To do
Say how many lines of the entries below include "with", giving nothing but that number.

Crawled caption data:
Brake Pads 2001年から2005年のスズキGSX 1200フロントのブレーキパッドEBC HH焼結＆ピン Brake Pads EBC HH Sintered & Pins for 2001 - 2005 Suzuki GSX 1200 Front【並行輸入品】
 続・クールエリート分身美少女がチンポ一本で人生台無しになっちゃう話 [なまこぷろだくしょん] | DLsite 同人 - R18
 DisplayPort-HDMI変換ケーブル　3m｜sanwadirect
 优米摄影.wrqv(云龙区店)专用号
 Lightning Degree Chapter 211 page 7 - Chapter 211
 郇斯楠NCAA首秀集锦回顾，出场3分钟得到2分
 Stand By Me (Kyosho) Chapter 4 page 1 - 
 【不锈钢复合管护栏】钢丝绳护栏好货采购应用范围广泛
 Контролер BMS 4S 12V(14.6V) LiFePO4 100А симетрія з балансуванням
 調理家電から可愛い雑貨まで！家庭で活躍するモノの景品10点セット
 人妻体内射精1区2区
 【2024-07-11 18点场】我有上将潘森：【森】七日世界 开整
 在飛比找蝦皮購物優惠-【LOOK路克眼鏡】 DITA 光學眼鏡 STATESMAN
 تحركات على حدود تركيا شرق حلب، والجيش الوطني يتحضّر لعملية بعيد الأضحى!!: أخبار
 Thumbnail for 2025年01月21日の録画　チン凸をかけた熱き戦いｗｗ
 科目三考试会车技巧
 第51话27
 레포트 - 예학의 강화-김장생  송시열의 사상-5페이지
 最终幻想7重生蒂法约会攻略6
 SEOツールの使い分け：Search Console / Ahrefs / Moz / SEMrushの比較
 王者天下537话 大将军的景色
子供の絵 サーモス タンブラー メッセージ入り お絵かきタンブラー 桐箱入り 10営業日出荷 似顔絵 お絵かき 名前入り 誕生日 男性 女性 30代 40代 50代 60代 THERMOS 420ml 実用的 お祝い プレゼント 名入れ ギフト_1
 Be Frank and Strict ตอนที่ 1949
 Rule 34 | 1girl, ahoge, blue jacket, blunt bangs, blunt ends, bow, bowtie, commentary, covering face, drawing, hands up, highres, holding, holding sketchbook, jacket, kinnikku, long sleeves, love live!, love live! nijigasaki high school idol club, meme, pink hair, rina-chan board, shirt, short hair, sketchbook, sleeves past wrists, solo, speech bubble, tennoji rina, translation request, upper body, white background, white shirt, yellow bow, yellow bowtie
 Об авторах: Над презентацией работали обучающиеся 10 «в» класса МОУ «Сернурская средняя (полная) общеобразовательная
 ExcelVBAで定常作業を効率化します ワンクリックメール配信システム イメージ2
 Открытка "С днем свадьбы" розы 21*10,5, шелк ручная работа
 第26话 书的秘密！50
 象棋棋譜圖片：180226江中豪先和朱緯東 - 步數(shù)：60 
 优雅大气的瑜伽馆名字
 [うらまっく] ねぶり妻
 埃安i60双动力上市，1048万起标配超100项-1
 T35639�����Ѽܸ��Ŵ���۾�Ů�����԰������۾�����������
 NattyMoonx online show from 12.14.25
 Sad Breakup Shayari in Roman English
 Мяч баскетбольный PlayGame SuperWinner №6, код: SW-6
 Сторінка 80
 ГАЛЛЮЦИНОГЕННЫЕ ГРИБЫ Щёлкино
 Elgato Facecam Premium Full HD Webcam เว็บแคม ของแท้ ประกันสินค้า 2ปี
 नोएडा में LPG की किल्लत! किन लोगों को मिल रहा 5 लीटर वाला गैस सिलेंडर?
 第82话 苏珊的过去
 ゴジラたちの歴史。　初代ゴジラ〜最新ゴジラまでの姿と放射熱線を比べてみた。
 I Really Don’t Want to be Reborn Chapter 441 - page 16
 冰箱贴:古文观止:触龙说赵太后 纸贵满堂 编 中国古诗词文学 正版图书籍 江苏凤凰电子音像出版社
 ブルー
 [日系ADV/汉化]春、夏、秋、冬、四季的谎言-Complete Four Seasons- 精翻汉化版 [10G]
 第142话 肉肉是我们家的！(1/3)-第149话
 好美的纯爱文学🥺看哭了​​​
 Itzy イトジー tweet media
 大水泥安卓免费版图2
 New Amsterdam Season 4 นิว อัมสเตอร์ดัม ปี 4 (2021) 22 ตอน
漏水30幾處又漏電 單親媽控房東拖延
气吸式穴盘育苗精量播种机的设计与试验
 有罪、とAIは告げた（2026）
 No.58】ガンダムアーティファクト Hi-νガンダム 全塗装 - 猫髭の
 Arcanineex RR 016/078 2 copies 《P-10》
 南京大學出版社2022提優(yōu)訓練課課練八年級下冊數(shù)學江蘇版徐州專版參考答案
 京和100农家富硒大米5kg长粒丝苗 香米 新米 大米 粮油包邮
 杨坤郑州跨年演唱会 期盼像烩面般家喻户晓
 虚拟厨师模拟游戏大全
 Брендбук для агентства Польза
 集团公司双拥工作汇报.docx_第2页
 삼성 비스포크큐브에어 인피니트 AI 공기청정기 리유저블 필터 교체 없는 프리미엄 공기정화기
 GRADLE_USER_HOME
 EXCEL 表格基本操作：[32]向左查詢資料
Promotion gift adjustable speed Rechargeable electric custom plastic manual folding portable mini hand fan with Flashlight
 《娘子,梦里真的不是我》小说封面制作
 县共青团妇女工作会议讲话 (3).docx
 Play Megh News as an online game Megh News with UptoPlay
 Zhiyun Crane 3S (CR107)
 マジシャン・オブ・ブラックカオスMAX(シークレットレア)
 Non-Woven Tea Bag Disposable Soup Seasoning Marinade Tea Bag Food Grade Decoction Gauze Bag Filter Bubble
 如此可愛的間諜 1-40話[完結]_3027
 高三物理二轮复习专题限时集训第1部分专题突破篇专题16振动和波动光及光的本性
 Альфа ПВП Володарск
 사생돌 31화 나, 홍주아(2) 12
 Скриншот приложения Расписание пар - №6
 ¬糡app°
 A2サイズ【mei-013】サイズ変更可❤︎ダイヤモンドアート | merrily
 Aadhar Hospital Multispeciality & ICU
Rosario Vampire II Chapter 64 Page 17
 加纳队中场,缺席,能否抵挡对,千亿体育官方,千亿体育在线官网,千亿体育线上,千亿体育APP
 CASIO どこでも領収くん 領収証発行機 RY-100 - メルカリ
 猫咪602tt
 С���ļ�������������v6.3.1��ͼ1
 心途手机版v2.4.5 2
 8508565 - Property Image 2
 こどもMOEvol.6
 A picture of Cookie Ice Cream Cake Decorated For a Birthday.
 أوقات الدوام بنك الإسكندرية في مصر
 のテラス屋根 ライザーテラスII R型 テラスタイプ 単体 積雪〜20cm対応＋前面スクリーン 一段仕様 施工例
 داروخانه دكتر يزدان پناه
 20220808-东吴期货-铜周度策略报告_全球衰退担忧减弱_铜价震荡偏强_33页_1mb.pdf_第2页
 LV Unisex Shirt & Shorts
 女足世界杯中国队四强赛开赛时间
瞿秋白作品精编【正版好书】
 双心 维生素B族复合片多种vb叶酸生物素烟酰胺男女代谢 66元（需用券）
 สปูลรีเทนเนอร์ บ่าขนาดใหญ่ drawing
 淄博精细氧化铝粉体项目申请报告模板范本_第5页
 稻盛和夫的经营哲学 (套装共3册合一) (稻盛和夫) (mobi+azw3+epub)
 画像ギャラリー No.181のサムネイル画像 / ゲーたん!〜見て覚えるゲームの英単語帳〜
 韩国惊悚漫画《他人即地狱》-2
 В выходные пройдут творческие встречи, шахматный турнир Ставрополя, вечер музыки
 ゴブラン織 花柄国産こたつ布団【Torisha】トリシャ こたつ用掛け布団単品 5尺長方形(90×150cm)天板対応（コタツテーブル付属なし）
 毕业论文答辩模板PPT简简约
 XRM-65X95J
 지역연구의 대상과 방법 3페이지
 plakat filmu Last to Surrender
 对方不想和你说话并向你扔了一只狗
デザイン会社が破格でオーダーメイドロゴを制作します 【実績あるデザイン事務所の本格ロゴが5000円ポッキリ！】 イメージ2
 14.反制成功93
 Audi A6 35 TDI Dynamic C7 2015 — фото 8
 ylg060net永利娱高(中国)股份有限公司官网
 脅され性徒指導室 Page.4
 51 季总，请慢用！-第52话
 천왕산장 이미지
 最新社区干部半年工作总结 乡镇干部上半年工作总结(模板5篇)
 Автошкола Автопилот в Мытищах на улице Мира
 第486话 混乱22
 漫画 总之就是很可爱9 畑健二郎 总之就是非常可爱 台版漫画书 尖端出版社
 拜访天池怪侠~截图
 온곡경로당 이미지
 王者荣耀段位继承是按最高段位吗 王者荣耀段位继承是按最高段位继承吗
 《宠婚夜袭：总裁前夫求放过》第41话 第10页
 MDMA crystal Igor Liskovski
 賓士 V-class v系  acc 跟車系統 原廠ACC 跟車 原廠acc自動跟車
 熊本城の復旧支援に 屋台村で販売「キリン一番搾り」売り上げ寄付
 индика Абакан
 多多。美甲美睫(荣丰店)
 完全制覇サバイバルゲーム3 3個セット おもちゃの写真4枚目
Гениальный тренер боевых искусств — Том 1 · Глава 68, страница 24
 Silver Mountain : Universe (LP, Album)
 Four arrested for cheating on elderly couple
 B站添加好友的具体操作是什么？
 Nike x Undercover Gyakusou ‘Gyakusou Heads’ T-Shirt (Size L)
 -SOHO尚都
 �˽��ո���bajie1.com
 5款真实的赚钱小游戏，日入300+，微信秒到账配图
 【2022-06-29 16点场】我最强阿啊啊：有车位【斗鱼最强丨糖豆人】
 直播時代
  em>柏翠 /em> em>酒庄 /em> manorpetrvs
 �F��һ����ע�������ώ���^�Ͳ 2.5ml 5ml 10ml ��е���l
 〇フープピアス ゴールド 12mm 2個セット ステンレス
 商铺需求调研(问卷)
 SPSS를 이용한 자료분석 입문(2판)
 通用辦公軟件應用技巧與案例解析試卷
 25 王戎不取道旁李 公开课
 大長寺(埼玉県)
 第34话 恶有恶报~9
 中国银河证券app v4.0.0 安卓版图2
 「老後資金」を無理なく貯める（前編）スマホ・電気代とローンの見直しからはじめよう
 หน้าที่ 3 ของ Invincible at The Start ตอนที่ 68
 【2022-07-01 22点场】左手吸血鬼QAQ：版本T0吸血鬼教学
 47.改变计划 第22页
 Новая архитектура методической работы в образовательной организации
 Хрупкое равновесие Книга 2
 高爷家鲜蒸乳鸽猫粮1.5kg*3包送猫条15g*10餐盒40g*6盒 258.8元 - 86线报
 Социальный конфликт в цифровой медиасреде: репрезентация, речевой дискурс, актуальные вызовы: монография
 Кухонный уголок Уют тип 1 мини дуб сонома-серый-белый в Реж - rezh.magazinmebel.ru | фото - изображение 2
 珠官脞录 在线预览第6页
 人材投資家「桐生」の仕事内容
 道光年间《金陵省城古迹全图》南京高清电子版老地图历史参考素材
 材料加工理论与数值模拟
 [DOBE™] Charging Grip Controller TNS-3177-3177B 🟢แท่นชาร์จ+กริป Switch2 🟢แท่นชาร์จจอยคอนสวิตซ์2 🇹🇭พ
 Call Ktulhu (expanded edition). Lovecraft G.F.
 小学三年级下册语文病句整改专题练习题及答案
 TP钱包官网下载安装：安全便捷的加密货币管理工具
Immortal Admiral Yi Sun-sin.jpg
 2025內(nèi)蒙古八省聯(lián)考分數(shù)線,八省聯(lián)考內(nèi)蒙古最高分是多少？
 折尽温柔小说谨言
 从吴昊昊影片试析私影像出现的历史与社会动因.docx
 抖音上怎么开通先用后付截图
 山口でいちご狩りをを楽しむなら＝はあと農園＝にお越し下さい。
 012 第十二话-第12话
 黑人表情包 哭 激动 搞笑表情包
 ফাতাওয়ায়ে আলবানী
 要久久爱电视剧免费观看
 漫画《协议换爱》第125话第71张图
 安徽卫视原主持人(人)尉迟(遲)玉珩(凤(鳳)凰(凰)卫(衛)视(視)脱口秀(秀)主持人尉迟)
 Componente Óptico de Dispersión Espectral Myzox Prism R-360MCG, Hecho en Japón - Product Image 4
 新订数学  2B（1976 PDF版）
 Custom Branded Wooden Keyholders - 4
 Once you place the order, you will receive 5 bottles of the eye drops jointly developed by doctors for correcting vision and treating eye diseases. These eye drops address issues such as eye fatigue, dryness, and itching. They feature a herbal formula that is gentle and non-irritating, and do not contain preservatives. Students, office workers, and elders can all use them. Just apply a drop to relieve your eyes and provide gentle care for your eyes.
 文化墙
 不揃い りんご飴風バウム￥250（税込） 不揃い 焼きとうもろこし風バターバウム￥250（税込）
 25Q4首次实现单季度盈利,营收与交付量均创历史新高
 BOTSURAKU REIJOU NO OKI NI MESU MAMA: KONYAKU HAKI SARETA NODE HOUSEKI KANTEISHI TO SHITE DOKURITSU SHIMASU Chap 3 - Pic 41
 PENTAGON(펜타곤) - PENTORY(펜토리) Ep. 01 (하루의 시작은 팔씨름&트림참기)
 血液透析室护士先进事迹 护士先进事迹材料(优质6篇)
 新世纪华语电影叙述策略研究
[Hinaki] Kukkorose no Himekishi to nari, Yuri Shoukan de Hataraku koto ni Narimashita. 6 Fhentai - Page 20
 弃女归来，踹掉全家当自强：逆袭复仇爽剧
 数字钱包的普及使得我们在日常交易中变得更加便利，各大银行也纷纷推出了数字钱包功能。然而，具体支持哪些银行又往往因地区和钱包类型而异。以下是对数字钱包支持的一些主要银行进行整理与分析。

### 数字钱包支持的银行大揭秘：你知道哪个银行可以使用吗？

Solution to this task
2